Captioned web image data
________________________

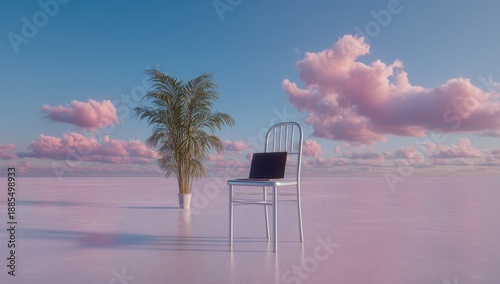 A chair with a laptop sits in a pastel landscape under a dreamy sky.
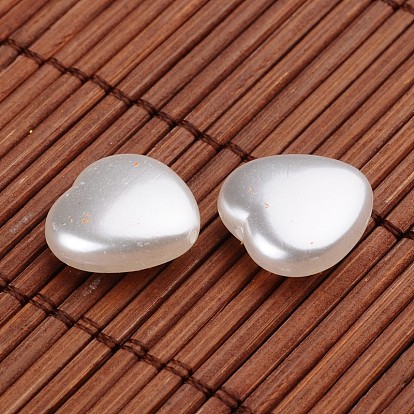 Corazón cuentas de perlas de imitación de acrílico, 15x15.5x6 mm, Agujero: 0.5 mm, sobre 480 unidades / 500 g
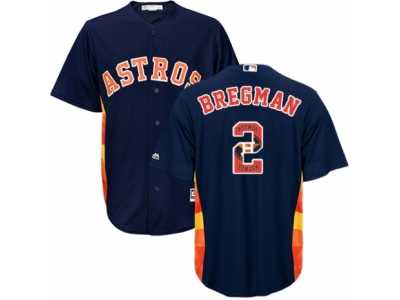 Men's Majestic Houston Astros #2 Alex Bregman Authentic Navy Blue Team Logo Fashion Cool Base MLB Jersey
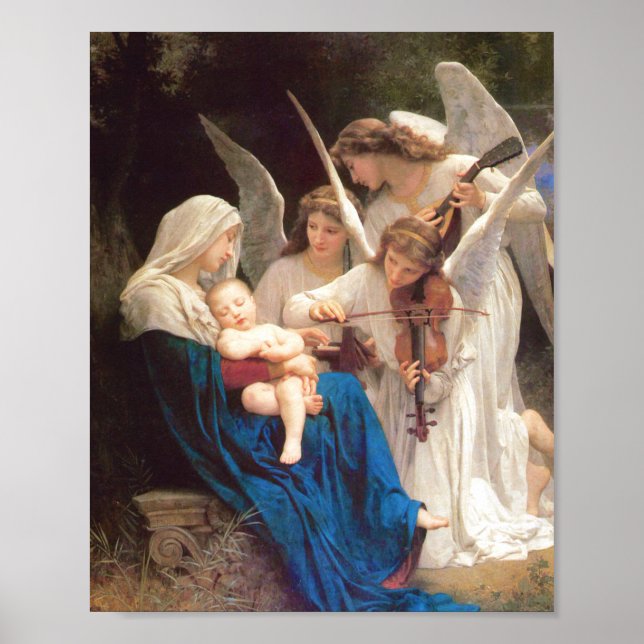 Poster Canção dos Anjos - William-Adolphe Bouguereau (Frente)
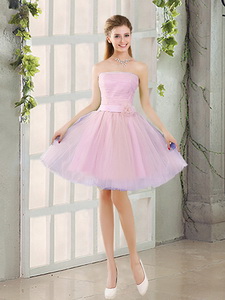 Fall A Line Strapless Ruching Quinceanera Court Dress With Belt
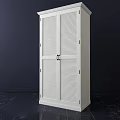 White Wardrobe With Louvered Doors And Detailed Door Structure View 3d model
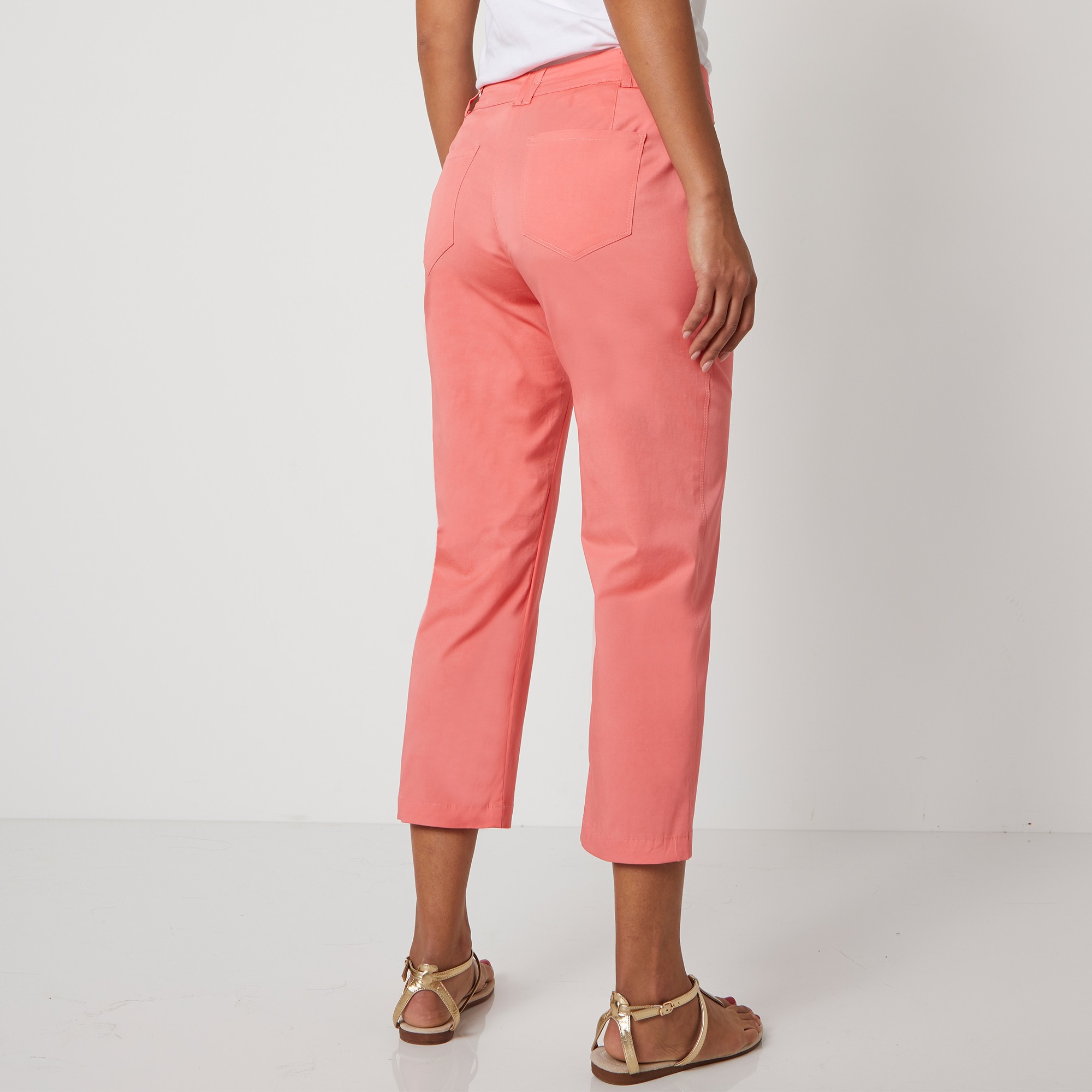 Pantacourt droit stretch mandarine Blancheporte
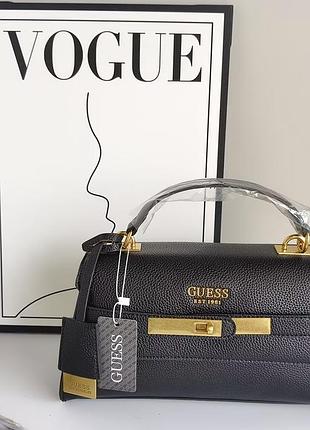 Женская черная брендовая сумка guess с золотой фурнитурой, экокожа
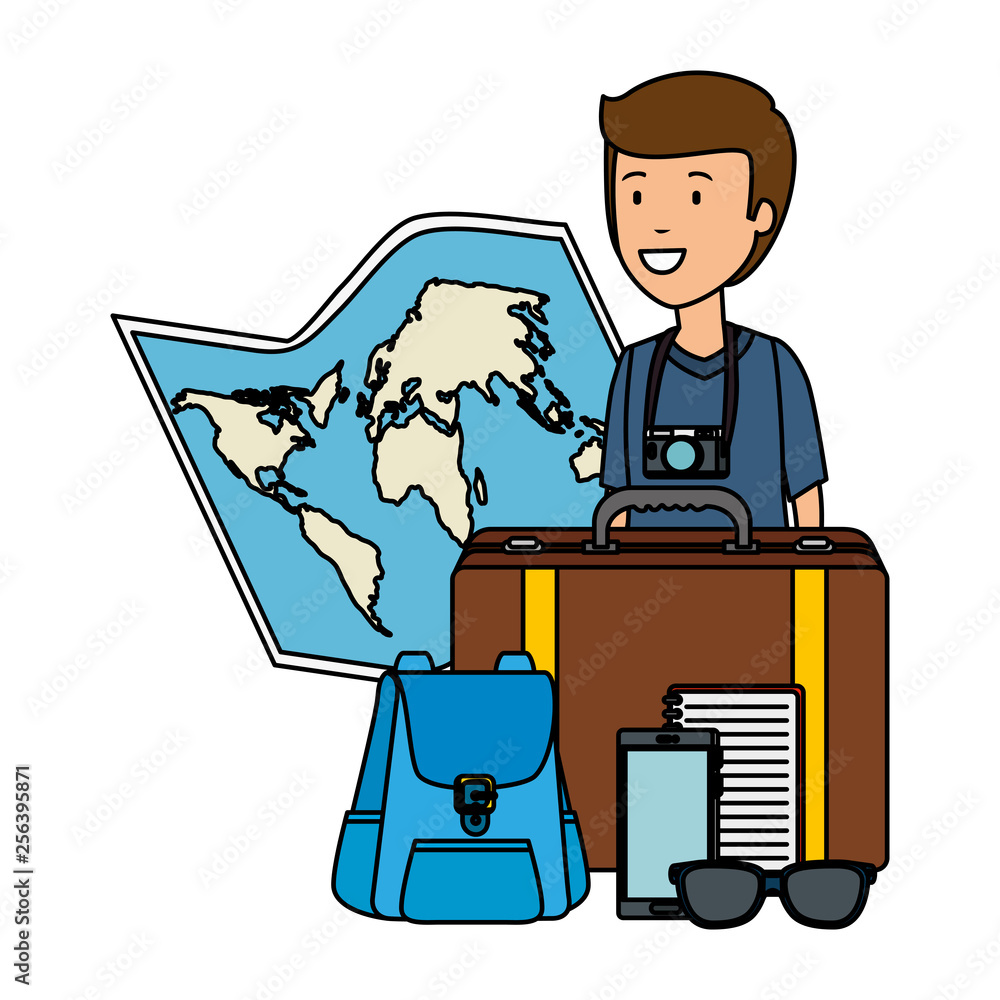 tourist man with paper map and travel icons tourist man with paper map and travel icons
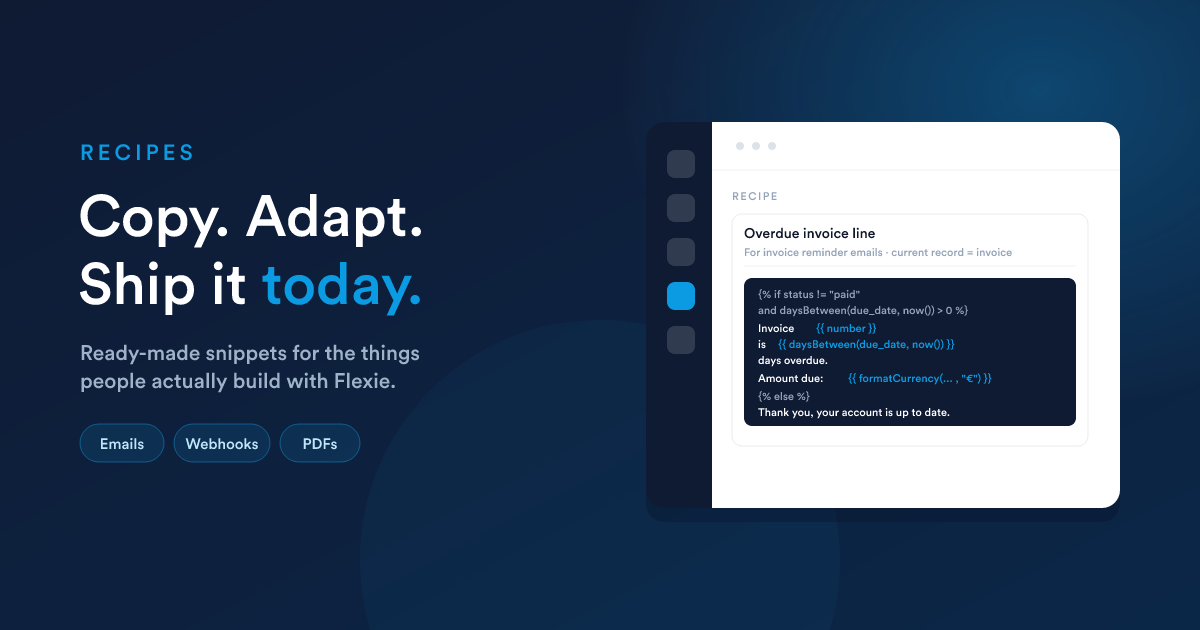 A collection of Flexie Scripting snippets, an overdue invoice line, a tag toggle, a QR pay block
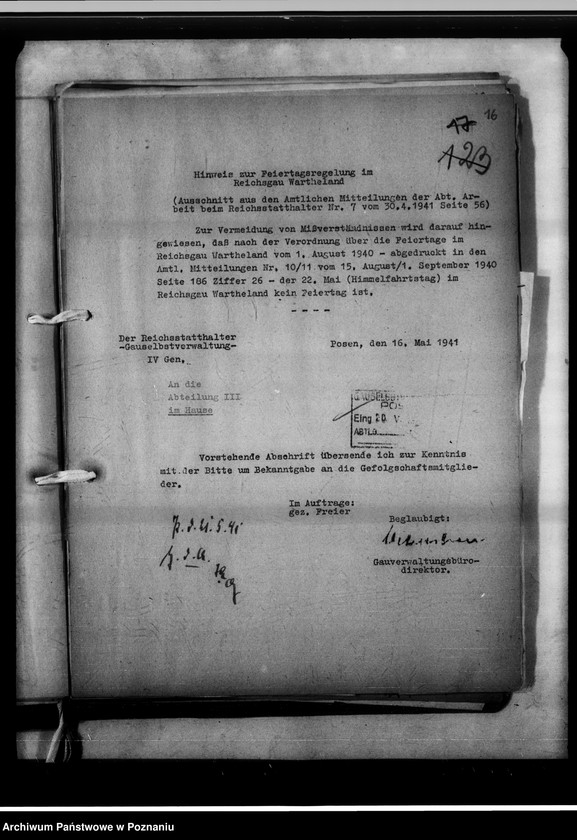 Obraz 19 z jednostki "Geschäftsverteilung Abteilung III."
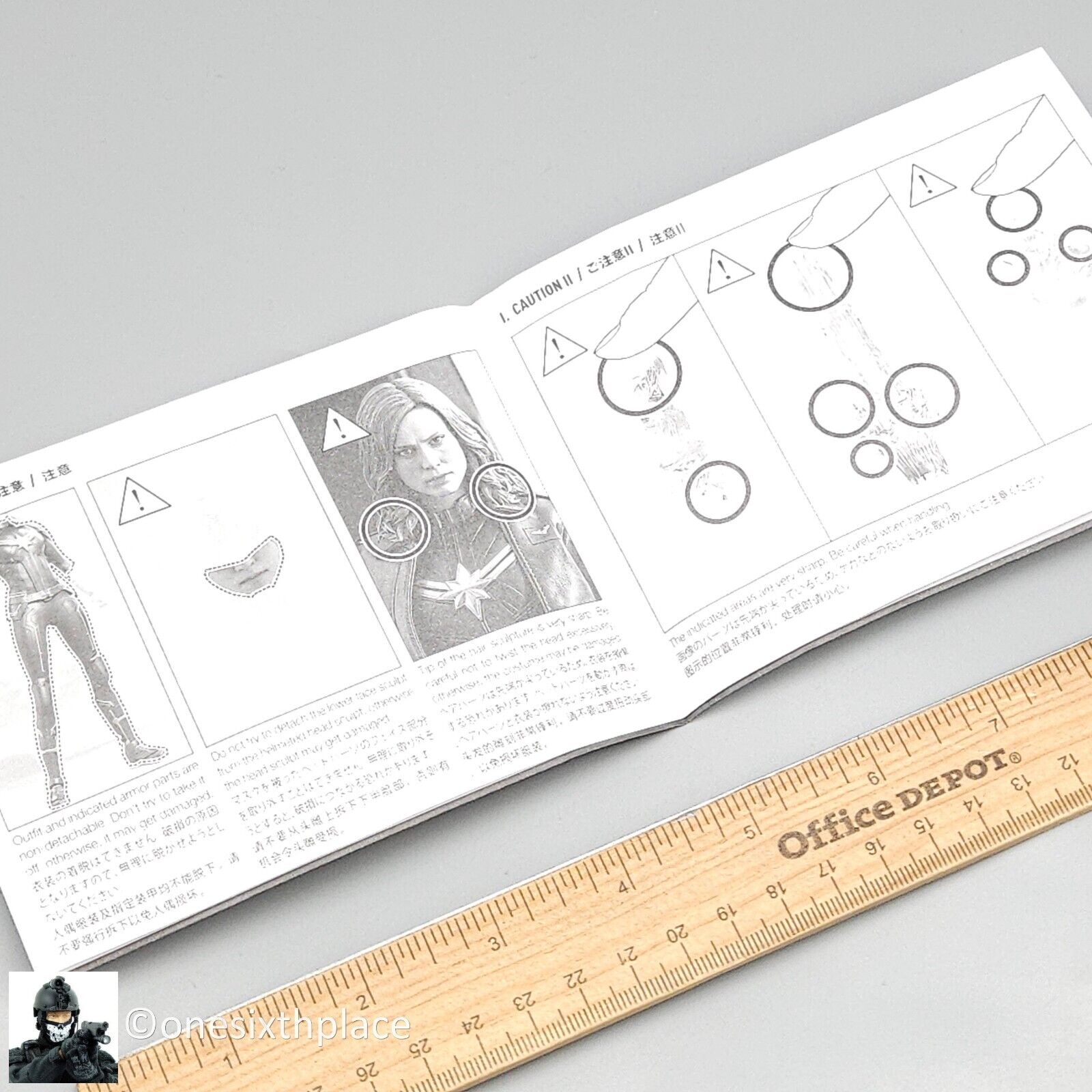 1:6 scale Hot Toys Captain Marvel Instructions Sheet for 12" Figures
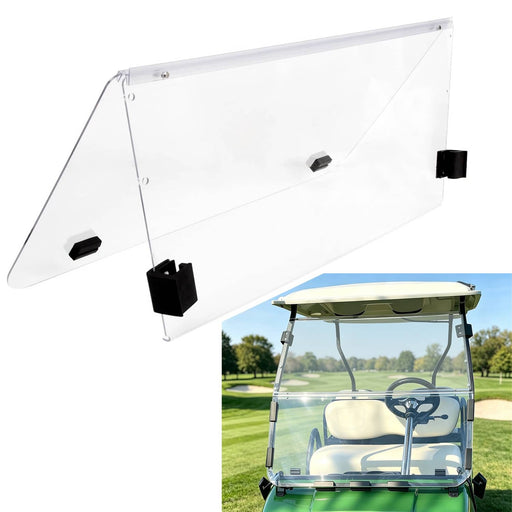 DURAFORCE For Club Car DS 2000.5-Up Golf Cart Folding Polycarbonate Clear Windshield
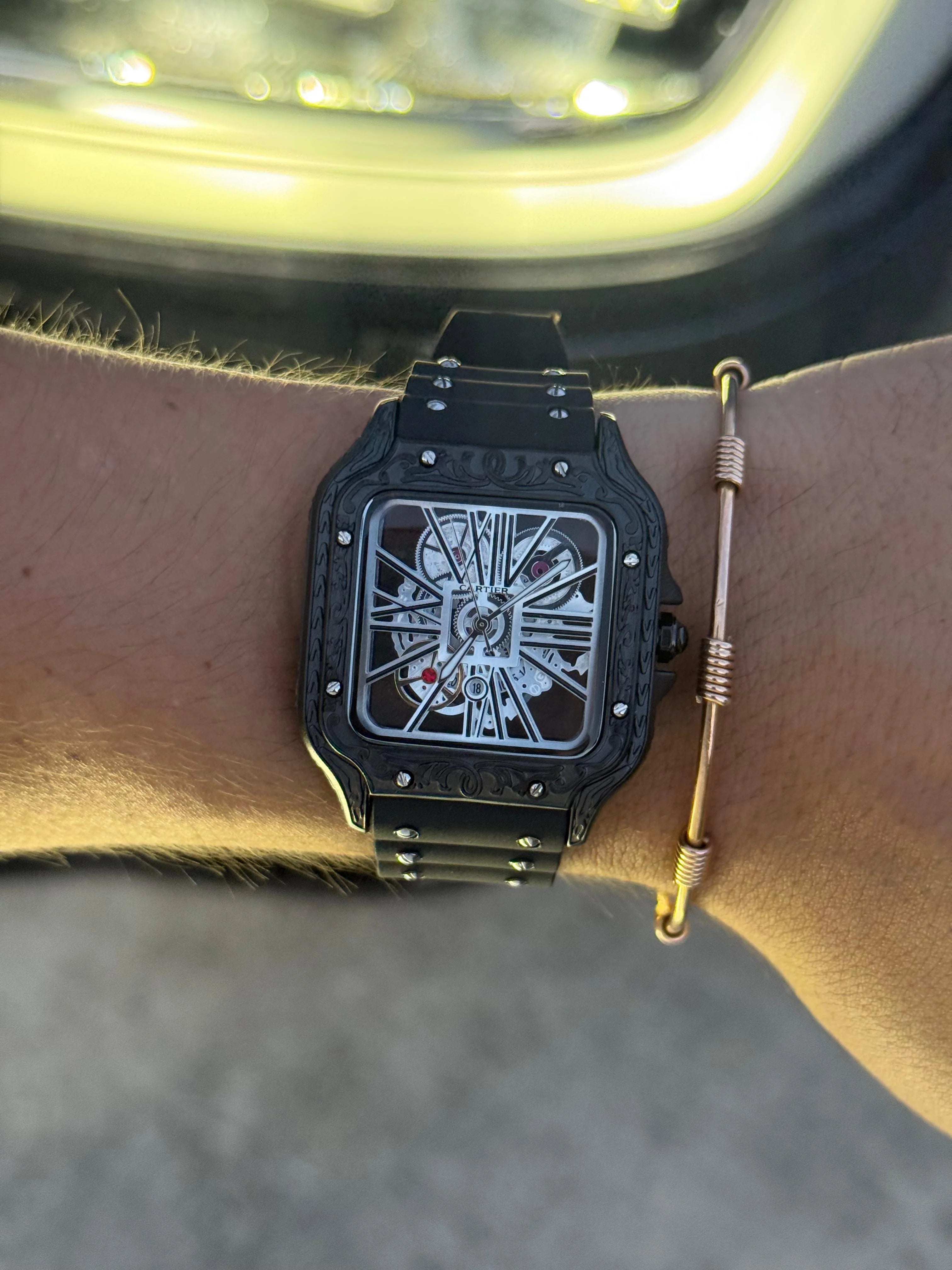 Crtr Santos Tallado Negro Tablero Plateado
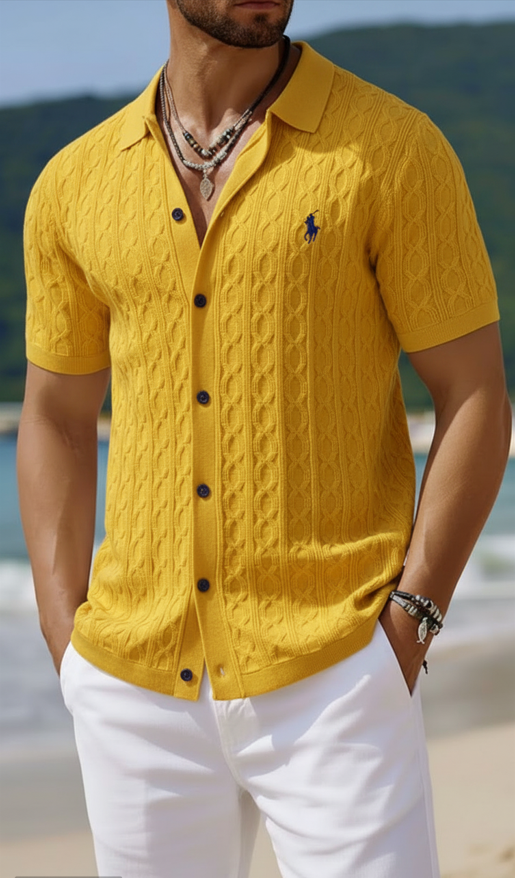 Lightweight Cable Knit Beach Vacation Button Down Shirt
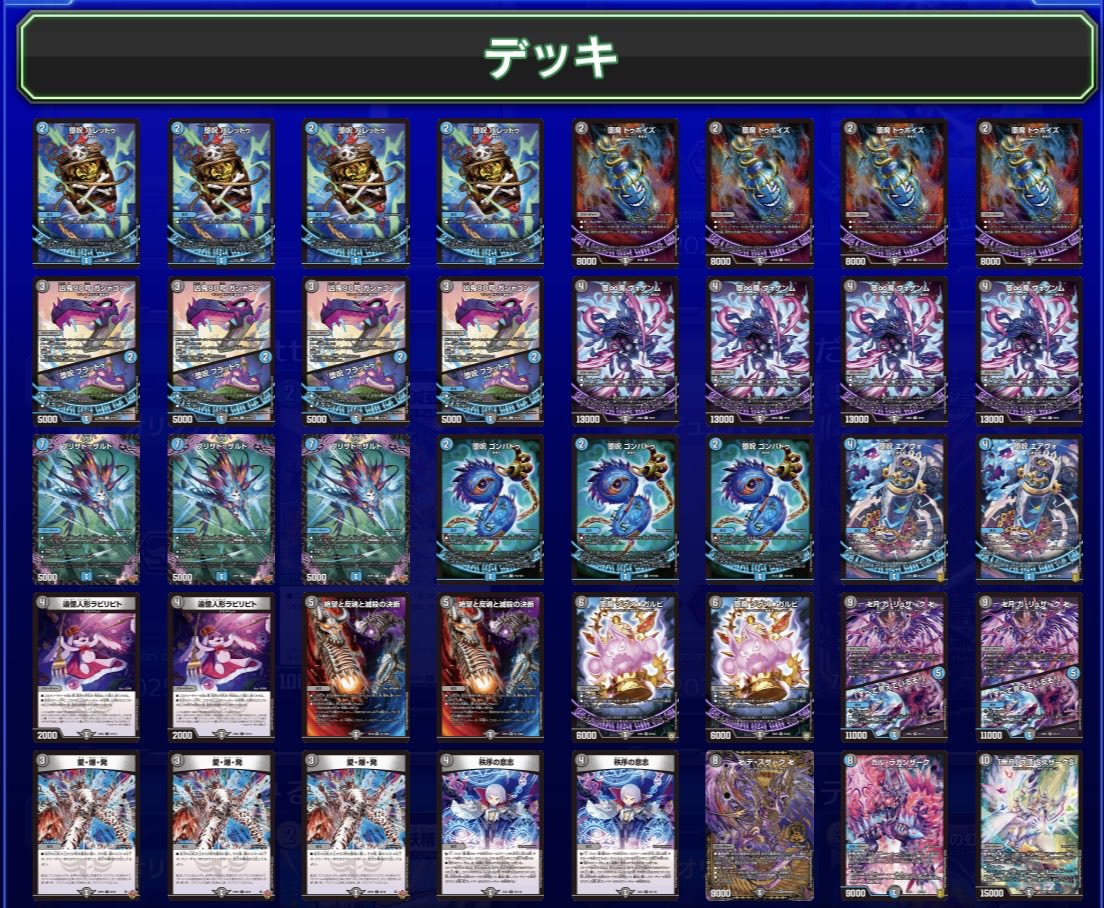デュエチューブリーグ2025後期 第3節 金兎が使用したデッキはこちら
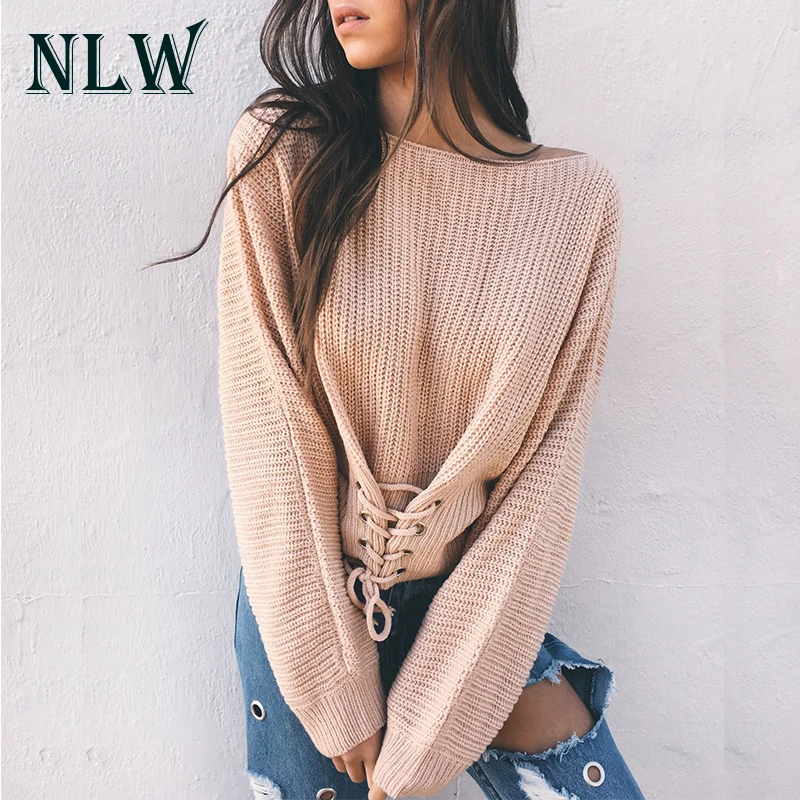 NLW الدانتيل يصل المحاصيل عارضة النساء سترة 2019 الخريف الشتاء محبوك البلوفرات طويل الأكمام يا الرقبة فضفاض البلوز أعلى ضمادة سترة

________________________

▸ EXERCISE INSTRUCTIONS: Here the job is to copy the stretch of records from the line containing "Obraz 19 z jednostki" through the line containing "デュエチューブリーグ2025後期 第3節 金兎が使用したデッキはこちら", word for word. Leave every picture out.

▸ SOLUTION TO THE PROBLEM:
 Obraz 19 z jednostki "Geschäftsverteilung Abteilung III."
 1:6 scale Hot Toys Captain Marvel Instructions Sheet for 12" Figures
 DURAFORCE For Club Car DS 2000.5-Up Golf Cart Folding Polycarbonate Clear Windshield
 Crtr Santos Tallado Negro Tablero Plateado
 Lightweight Cable Knit Beach Vacation Button Down Shirt
デュエチューブリーグ2025後期 第3節 金兎が使用したデッキはこちら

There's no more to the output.